Gerry Anderson’s first foray into television live action drama was this fondly remembered series, created by Gerry & Sylvia Anderson and Reg Hill.
UFO is set some ten years in the future and depicts a world coming under increasing attack from a mysterious race of aliens. In the opening episode we learn that they are harvesting organs from their human victims although their ultimate aims remain nebulous.
In order to combat this threat, a secret global organisation called SHADO (Supreme Headquarters Alien Defence Organisation) is established. SHADO has various bases but the key one is located underneath the Harlington-Straker film studios in the UK.
SHADO’s commander is Ed Straker (Ed Bishop) who juggles a public job as chief executive of the film studio whilst in private he leads SHADO’s continuing battle against the alien menace.
His second-in-command is Colonel Alec Freeman (George Sewell) whilst Colonel Paul Foster (Michael Billington) is a new recruit introduced in the fourth episode Exposed.
Incoming UFO’s are initially tracked by supercomputer SID (Space Intruder Detector). The forward line of defence is launched from Moonbase, which has three Interceptor spacecraft fitted with nuclear warheads. The Moonbase operations are co-ordinated by Lt Gay Ellis (Gabrielle Drake), Lt Joan Harrington (Antonia Ellis) and Lt Nina Barry (Dolores Mantez) amongst others.
If the UFOs manage to evade the Interceptors and penetrate the Earths atmosphere then SHADO calls upon various other forms of defence, including the submarine Skydiver which can launch the interceptor aircraft Sky One, whilst Mobile land vehicles can also be called upon if the UFO has made a successful landing.
Although Gerry Anderson had, until this time, been responsible for a series of successful children’s Supermarionation series (Stingray, Thunderbirds, Captain Scarlet) UFO was very much a move into a more adult form of storytelling, despite the fact that visually it had much in common with his Supermarionation series.
As with those series, special effects were supervised by Derek Meddings whilst the various vehicles were designed by Meddings along with his assistant Michael Trim. The model-work and effects were the clearest links to the previous Anderson shows, but the story content was much darker (although elements of Captain Scarlet had probably begun this process).
The concept of human beings being forcibly used as organ donors is a fairly horrifying concept whilst later episodes such as The Long Sleep and Timelash are notable examples of stories that delve a little deeper than many sci-fi series of the same period.
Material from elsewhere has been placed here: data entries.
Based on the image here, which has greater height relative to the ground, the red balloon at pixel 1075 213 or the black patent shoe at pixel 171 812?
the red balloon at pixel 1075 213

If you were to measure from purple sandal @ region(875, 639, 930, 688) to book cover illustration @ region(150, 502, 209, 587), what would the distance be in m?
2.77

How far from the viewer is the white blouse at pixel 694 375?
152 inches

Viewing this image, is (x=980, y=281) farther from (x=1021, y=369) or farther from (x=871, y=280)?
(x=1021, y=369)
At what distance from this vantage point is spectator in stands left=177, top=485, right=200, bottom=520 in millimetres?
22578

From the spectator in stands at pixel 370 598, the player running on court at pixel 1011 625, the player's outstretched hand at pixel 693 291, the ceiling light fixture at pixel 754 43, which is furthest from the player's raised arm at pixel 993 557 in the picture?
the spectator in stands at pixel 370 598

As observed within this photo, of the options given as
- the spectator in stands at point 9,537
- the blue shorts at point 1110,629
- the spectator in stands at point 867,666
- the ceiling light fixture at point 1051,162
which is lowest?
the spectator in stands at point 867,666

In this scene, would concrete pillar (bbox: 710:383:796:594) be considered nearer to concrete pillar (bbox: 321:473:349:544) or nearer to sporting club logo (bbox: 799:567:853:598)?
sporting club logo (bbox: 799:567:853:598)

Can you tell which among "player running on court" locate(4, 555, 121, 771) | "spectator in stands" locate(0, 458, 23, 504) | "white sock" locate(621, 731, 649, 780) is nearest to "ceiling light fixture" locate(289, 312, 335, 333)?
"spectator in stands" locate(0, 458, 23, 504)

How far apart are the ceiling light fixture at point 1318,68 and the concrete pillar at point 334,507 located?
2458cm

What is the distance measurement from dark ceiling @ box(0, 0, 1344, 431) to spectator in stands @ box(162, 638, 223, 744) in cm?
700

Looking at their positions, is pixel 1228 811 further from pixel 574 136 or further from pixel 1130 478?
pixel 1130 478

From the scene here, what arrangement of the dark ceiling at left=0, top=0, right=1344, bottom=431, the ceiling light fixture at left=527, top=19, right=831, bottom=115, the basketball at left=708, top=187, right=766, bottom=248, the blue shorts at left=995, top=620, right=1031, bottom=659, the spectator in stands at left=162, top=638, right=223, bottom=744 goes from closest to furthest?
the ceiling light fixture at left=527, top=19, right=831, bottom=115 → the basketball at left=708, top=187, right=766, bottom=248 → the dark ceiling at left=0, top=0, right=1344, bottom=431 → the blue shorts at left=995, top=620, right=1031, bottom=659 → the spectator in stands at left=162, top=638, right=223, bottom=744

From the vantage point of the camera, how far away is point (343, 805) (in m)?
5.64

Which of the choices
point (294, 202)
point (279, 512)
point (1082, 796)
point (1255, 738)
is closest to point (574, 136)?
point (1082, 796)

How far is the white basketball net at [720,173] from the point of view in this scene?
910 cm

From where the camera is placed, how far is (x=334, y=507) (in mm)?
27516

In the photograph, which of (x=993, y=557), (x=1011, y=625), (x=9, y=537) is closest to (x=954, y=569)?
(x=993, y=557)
Timelash, for example, sees Straker inject himself with a drug (X 50 stimulant) in order to stay awake during the mysterious time freeze with the result that it’s not clear what part of the story actually happened and what may be a result of his drug-induced dreams.
Elsewhere in the series there was more emphasis placed on human relationships than was often seen in science fiction programmes of the time. Although it may seem somewhat stilted and naive today, the interracial relationship in The Computer Affair was noteworthy at the time of its original broadcast whilst several episodes (Confetti Check A-OK and A Question of Priorities) show exactly how Straker is unable to juggle the demands of his secret job and his family life.
Whilst these, and other examples are laudable, it’s undeniable that UFO’s sexual politics were fairly underdeveloped as very often women are simply used as eye-candy, which can be either amusing (particularly Alec Freeman’s various toe-curling chat up lines) or irritating, depending on your point of view.
But while parts of the series have badly dated (and the mystery of the purple wigs was never explained) there is much to enjoy across the 26 episodes of UFO. So as I begin a rewatch of the series, I’ll blog a short review of every story which will hopefully capture some of the key points of each episode.